Allí dentro había un banco de madera muy ancho y bastante largo, una bacita llena de agua humeante, cadenas y ganchos que colgaban del techo, hombres con monos azules y botas de goma y mi tío Pepe vestido igual que los demás y con un cuchillo estrecho, largo y que parecía consistente en una de sus manos. Estaba también mi madre con un balde en una mano y un cucharón de madera en la otra. Durante todo este tiempo el cerdo no había parado de chillar. Los que lo bajaban, con la ayuda de algún otro que estaba en el garaje, lo tumbaron de costado en el banco y lo sujetaron con fuerza. Mi tío Pepe se abrió camino entre aquella gente lanzando alguna orden imprevista en tono imperativo, un tono que sólo se le consentiría a los sabios del Areópago o a los chamanes de la tribu, un tono, se desprendía por su actitud y la de los otros, que era el propio de una voz con autoridad. Los demás se reprochaban en tono febril, impaciente, un tono que era consecuencia de la prisa del momento, de la emoción o de vayan a saber ustedes qué, alguna que otra cosa: “¡Agarra bien ahí, joder!; ¡Esa pata, hostia, esa pata!” Entonces, casi de improvisto, mi tío Pepe, con un gesto experto hundió aquel cuchillo largo transversalmente en lo que yo diría que era el cuello del cerdo –si es que los cerdos tienen cuello- y se veía por la trayectoria que buscaba el corazón. Cuando, con otro gesto no menos experto, lo sacó, la sangre saltó en un chorro muy abundante. Rápidamente mi madre puso el balde para recoger aquella sangre que salía aún viva y, a medida que iba cayendo, ella removía sin parar con el cucharón de madera. Para entonces los gañidos del animal eran de una intensidad desgarradora y yo estaba como clavado en mi sitio. Algo en mi interior me decía que no debería estar contemplando aquello, pero al mismo tiempo algo me impedía moverme, algo me impedía siquiera parpadear. La sangre, con ritmo de respiración desesperada, manaba y se contraía con cada chillido del animal.
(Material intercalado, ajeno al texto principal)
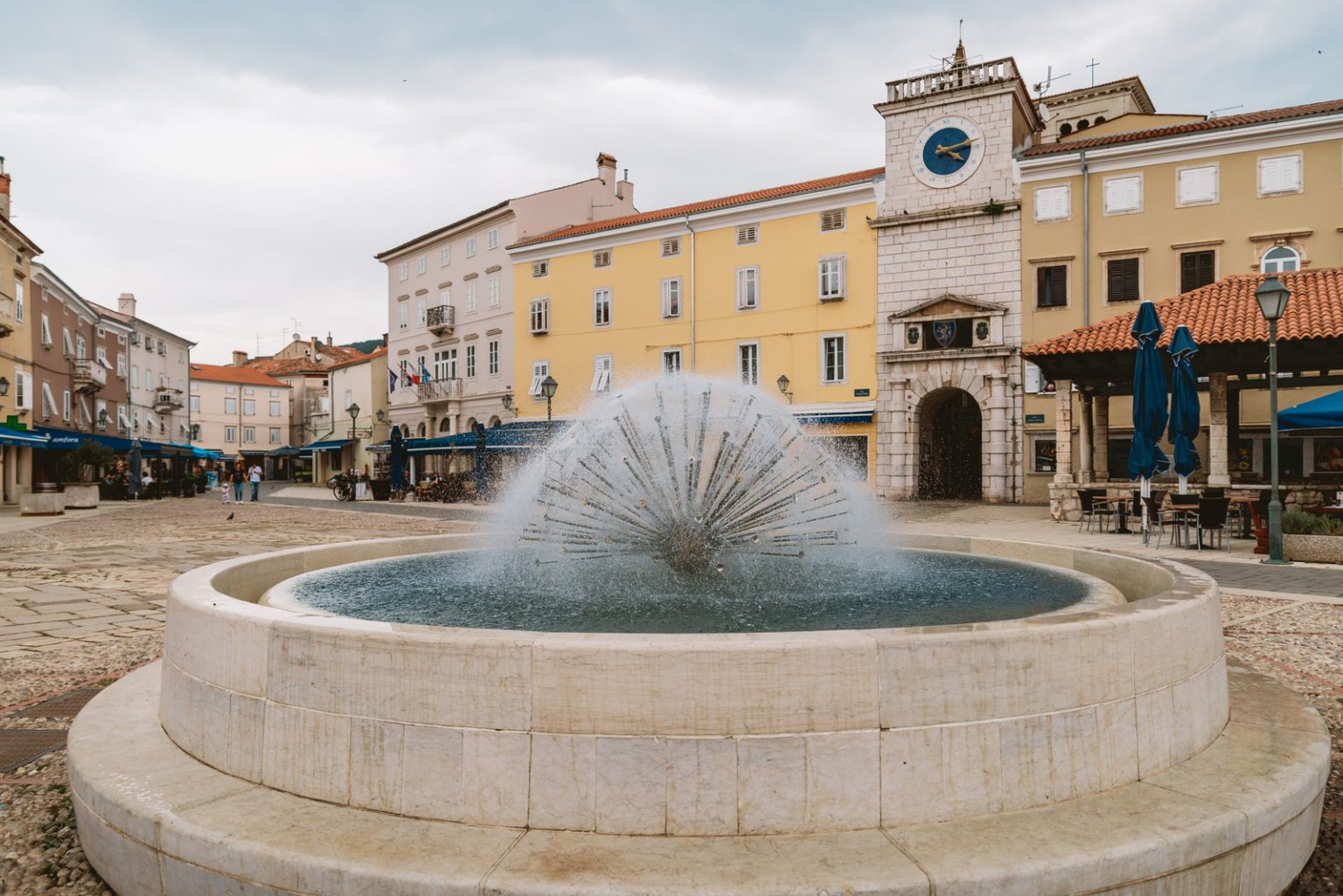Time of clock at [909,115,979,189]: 4:12
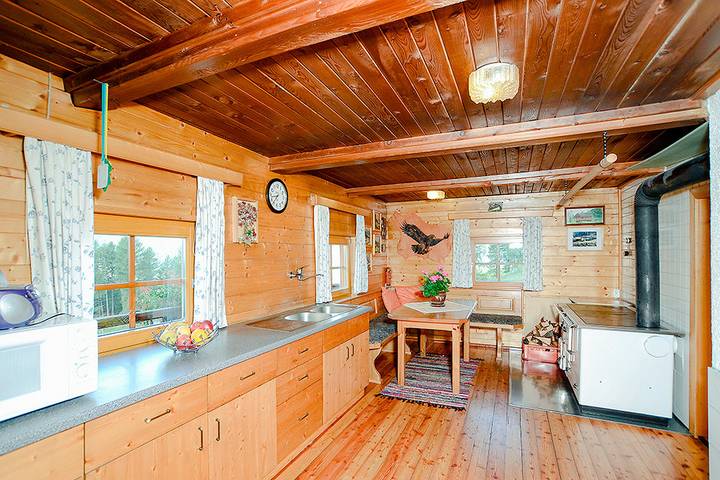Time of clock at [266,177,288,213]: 8:36
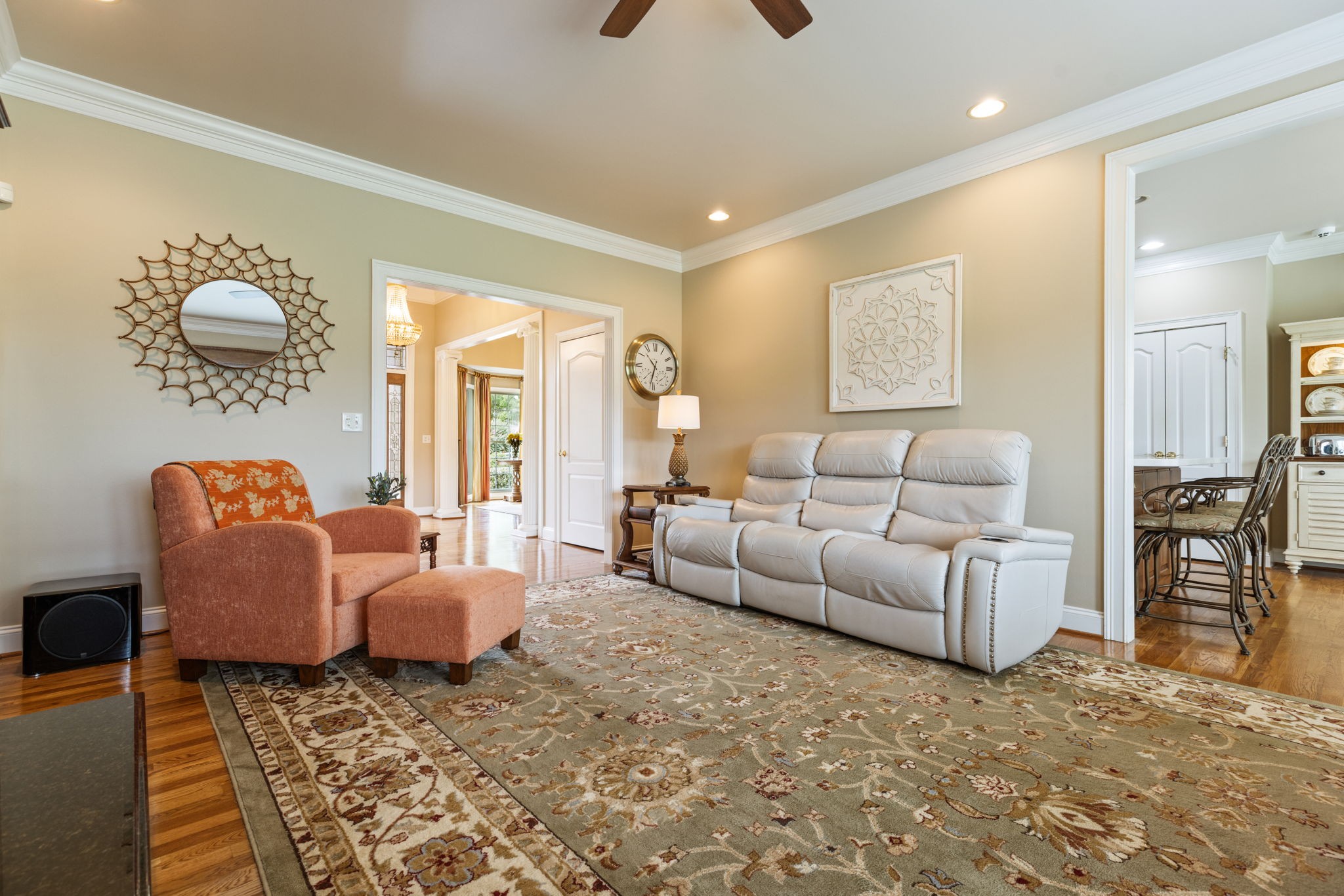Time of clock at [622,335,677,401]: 10:32
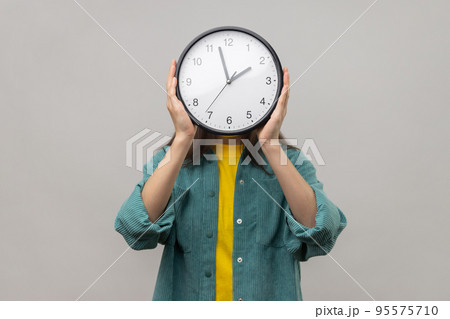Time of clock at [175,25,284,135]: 1:57
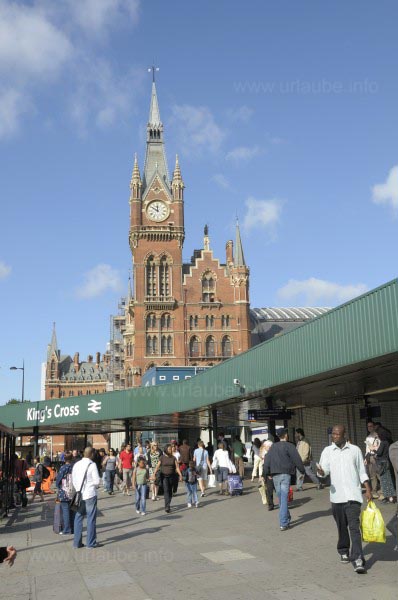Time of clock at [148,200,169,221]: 11:50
Era un espectáculo pavoroso, con una puesta en escena que de alguna manera me había hecho entender instintivamente aquella metáfora de la condición humana, aquel ritual que mezclaba el horror de la muerte con la necesidad de la subsistencia. Fue todo lo que me dio tiempo a ver. No supe de dónde había salido la mano que me tiraba de la oreja hasta que oí a mi hermana Josefina regañándome y arrastrándome sin contemplaciones hacia el interior de la casa.